MySQL Storage Engine

MySQL Storage Engine

MySQL Server supports a plugin architecture in handling and manipulating DB data (Storage Engines). The default storage engine is MyISAM. A developer can use different storage engine for each table based on the features/trade off for each storage engine.

Syntax

mysql> CREATE TABLE tab1 (...) ENGINE=storage_engine

Example

mysql> CREATE TABLE tab1 (...) ENGINE=INNODB;

MySQL Storage Engine Commands

Show all installed Storage Engine

mysql> SHOW ENGINES\G

Set the default storage engine for the session

mysql> SET storage_engine=MYISAM;

Show INNODB information including deadlock

SHOW ENGINE INNODB STATUS

Convert tbl to a different storage engine

mysql> ALTER TABLE tbl type=INNODB;

MyISAM Pro & Con

  • The default storage engine
  • Support compression
  • Support concurrent INSERT *
  • Support auto recovery
  • Cache index but depends on OS to cache data
  • One data file per table: Easy to relocate a table to another directory/drive
  • NULL values are indexed also
  • No transaction support
  • Table level lock for UPDATES. Other concurrent UPDATES and SELECT will be blocked
  • Maximum key length is 1000 bytes
  • Good for read mostly applications

* Concurrent INSERT: Usually, INSERT and SELECT rows in a MyISAM table needs to be serialized. However, when there is no holes in the table's data file, MySQL allows concurrent INSERT and SELECT. This happens when no rows are deleted from a table ever or not after OPTIMIZE TABLE.

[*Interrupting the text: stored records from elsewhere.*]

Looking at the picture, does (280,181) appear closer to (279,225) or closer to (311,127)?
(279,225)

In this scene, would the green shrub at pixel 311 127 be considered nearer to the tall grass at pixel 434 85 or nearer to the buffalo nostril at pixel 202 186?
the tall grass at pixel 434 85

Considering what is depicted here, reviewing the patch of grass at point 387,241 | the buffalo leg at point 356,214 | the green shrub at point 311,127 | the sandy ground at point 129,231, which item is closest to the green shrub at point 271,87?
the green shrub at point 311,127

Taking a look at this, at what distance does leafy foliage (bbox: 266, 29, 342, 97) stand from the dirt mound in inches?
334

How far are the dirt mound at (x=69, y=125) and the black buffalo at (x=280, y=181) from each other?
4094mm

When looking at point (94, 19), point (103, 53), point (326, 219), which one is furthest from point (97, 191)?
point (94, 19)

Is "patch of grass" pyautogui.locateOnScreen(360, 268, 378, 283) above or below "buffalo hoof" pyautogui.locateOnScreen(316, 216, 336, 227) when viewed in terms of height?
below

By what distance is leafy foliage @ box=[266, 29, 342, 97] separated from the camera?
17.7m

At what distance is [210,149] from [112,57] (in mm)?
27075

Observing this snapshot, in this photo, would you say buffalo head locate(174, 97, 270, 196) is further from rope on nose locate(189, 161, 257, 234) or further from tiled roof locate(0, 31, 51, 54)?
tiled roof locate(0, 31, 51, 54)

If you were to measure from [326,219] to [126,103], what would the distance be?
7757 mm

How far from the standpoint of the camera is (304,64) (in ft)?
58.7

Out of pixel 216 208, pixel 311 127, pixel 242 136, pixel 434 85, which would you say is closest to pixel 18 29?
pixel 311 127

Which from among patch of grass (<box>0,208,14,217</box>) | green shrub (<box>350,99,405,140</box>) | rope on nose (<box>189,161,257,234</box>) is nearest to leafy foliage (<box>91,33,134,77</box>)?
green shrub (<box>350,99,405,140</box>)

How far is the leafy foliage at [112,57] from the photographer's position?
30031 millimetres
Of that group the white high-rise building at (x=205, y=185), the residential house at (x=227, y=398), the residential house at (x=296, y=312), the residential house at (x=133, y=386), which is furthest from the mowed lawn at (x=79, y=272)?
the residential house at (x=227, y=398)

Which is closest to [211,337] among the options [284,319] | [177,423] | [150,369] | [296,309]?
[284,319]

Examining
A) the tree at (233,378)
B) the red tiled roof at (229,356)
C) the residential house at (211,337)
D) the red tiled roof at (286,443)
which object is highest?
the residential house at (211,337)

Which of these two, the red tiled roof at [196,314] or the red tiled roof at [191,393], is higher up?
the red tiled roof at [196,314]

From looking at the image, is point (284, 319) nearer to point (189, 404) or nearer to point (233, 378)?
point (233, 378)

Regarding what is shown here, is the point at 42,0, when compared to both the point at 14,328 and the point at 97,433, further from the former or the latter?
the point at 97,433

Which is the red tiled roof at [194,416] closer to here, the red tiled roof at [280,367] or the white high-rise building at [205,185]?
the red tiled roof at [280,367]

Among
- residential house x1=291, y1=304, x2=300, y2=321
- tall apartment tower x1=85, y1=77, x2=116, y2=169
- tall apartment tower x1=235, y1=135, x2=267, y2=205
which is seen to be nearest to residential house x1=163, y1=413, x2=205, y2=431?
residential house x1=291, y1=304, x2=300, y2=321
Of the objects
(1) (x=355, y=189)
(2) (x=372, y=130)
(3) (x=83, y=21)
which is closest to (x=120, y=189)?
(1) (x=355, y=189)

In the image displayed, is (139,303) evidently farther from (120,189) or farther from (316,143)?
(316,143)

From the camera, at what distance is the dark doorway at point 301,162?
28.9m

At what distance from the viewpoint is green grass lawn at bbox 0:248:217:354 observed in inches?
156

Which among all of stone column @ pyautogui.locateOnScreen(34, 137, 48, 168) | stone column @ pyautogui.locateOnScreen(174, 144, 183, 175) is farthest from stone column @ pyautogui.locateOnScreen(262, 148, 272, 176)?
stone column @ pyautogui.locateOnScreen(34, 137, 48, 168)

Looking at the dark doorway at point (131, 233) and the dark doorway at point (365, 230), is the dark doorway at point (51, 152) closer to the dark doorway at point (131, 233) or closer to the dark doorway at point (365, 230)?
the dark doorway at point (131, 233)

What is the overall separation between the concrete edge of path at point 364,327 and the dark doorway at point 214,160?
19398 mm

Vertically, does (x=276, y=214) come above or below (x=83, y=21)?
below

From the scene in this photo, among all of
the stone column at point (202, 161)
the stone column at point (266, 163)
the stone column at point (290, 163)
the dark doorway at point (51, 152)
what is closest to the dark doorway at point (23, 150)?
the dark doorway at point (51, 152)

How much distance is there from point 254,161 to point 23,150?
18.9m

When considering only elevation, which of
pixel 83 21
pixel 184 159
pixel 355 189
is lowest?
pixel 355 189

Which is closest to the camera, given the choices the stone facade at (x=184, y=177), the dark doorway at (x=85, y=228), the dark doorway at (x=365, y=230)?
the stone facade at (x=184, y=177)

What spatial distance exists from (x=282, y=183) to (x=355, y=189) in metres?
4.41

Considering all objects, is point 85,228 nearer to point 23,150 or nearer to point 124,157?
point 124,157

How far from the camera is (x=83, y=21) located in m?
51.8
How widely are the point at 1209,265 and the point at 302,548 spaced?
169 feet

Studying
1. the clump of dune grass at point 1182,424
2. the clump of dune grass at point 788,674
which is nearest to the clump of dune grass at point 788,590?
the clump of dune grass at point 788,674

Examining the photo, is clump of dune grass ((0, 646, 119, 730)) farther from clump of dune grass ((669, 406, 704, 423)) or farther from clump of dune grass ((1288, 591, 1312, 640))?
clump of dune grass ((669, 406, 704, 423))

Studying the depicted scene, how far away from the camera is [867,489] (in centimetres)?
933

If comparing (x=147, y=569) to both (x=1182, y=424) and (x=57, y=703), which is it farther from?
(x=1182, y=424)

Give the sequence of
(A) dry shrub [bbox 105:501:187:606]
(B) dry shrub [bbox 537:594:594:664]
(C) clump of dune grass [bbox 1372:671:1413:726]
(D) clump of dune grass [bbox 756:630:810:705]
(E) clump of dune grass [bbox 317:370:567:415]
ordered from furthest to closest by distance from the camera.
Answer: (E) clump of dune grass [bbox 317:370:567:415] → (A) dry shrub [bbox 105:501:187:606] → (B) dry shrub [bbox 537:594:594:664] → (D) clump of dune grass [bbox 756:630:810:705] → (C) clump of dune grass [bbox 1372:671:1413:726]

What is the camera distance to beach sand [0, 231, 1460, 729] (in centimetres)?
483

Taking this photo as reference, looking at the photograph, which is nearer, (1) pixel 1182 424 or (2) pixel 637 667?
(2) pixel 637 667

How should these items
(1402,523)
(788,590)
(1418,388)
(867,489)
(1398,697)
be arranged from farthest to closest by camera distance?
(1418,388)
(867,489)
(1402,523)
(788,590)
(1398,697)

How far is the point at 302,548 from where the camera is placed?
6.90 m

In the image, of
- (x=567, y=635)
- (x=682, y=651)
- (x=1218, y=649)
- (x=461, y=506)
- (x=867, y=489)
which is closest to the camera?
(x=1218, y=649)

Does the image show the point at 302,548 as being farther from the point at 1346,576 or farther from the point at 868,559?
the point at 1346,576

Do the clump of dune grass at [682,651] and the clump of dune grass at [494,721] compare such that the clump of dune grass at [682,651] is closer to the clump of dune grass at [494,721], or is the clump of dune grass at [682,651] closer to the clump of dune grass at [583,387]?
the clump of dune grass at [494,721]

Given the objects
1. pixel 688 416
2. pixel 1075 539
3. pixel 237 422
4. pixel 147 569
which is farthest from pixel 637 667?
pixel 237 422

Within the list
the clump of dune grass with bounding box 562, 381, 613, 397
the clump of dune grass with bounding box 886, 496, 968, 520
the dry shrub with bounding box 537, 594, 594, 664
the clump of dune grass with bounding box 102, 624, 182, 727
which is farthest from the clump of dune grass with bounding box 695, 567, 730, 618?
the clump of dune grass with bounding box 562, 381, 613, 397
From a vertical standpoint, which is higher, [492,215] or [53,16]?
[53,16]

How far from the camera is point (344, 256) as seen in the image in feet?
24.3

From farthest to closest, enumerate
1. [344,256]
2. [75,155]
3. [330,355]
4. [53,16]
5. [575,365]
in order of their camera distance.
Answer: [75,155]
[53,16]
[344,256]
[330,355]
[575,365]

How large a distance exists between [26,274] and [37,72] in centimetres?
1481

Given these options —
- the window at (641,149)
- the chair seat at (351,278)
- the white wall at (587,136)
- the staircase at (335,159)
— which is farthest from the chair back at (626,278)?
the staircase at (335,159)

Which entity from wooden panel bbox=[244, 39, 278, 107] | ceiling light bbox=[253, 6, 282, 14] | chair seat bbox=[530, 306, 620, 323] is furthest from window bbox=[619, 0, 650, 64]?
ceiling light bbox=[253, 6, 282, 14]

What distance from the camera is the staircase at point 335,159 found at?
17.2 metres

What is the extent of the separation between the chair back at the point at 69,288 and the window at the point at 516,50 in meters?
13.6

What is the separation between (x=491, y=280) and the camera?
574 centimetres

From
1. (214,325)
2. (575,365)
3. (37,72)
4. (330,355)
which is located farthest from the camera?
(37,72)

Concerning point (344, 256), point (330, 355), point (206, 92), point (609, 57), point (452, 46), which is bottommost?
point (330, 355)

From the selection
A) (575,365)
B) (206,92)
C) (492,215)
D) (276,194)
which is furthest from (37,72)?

Each MyISAM table contains three files:

  • my_tbl.frm: Describe the table structure.
  • my_tbl.MYD: Data file
  • my_tbl.MYI: Index file

InnoDB Pro & Con

  • The default if our installation procedure is followed
  • Transaction support
  • Support auto recovery
  • Row level locking
  • Support foreign key
  • Oracle-like non-blocking SELECT
  • Cache both data and index
  • Store tables in tablespace
  • Hot backup tool is not free
  • An alternative to MyISAM for developer requiring Oracle-like capabilities

If you use READ COMMITTED, you must use row-based binary logging

binlog_format = 'ROW'

InnoDB Files

For meta data

  • my_tbl.frm : Describe the table structure.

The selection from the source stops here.